Work to complete:
1) Decide whether each statement below agrees with the merger agreement definitions. For each, answer yes or no and quote the deciding words of the text.
(a) A day on which commercial banks in the State of New York are authorized by executive order to close is not a Business Day.
(b) The Joint Services Agreement is dated as of October 1, 2006.
(c) The definitions list gives the full meaning of "License" in its own entry.
2) Retype the records, beginning at the line that contains "To the camera, which" and ending with the last line of the records.

Text:
Terms used but not defined
herein shall have the meaning assigned thereto in the Merger
Agreement (as defined below).
“BGC
Partners” means BGC Partners, Inc.
“Board of
Directors” means the Board of Directors of BGC
Partners.
“Business
Day” means any day other than a Saturday, Sunday or other
day on which commercial banks in the State of New York are
authorized or required by Law or executive order to
close.
“Contract”
means any agreement, contract, obligation, promise or
undertaking.
“Copyrights” means any foreign or U.S.
copyright registrations and applications for registration thereof,
and any non-registered copyrights.
“eSpeed”
refers to eSpeed, Inc. prior to the Effective Time of the
Merger.
“Intellectual
Property” means, collectively, all Copyrights, Patents,
Trademarks, Trade Secrets, Internet Assets, Software and other
proprietary rights.
“Internet
Assets” means any Internet domain names and other
computer user identifiers and any rights in and to sites on the
worldwide web, including rights in and to any text, graphics, audio
and video files and html or other code incorporated in such
sites.
“Joint Services
Agreement” means the Amended and Restated Joint Services
Agreement, dated as of October 1, 2005, by and between Cantor
and eSpeed, as amended.
“Law”
means any federal, state, local, municipal or foreign (including
supranational) law, statute, ordinance, rule, regulation, judgment,
order, injunction, decree, arbitration award, agency requirement,
license or permit of any Governmental Authority.
“License”
has the meaning set forth in Section 2 of this
Agreement.

Information given:
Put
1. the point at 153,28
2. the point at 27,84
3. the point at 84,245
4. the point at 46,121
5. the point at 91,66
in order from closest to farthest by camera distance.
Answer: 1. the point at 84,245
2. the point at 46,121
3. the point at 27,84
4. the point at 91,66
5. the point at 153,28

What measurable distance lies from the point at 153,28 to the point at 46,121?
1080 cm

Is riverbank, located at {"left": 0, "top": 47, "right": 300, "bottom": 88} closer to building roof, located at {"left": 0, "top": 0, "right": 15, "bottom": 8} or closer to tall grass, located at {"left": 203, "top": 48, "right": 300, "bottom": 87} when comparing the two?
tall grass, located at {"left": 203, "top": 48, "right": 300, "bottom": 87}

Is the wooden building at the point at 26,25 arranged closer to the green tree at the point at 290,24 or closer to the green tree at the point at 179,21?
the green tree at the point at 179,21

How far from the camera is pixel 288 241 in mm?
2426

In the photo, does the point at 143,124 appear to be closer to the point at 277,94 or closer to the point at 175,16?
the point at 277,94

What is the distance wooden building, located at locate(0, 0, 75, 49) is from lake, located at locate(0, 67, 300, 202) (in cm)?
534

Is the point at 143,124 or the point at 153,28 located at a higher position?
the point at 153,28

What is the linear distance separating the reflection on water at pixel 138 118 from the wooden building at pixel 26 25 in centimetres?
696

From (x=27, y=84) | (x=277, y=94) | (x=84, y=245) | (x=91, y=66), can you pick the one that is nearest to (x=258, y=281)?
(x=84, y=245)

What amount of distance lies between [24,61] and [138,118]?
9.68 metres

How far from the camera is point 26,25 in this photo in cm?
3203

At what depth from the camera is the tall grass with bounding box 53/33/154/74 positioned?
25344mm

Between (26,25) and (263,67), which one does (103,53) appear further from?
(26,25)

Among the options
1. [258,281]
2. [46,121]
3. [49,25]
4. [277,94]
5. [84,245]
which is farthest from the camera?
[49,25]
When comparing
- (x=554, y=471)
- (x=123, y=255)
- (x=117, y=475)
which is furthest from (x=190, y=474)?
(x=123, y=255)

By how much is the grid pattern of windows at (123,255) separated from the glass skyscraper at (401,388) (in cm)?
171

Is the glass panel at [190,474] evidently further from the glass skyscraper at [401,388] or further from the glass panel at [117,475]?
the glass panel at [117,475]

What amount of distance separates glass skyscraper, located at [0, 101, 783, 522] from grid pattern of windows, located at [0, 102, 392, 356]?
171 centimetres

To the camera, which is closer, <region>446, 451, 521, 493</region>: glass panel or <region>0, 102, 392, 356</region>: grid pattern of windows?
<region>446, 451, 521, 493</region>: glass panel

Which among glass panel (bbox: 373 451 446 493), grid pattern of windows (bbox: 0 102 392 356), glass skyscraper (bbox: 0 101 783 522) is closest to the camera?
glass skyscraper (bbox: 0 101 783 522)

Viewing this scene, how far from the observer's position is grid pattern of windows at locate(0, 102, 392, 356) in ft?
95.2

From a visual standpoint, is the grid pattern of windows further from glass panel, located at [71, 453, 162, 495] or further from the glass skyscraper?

Exercise solutions:
1)
(a) Yes: "any day other than a Saturday, Sunday or other day on which commercial banks in the State of New York are authorized or required by Law or executive order to close."
(b) No: "dated as of October 1, 2005, by and between Cantor and eSpeed, as amended."
(c) No: "has the meaning set forth in Section 2 of this Agreement."

2)
To the camera, which is closer, <region>446, 451, 521, 493</region>: glass panel or <region>0, 102, 392, 356</region>: grid pattern of windows?
<region>446, 451, 521, 493</region>: glass panel

Which among glass panel (bbox: 373 451 446 493), grid pattern of windows (bbox: 0 102 392 356), glass skyscraper (bbox: 0 101 783 522) is closest to the camera?
glass skyscraper (bbox: 0 101 783 522)

Viewing this scene, how far from the observer's position is grid pattern of windows at locate(0, 102, 392, 356) in ft?
95.2

From a visual standpoint, is the grid pattern of windows further from glass panel, located at [71, 453, 162, 495] or further from the glass skyscraper?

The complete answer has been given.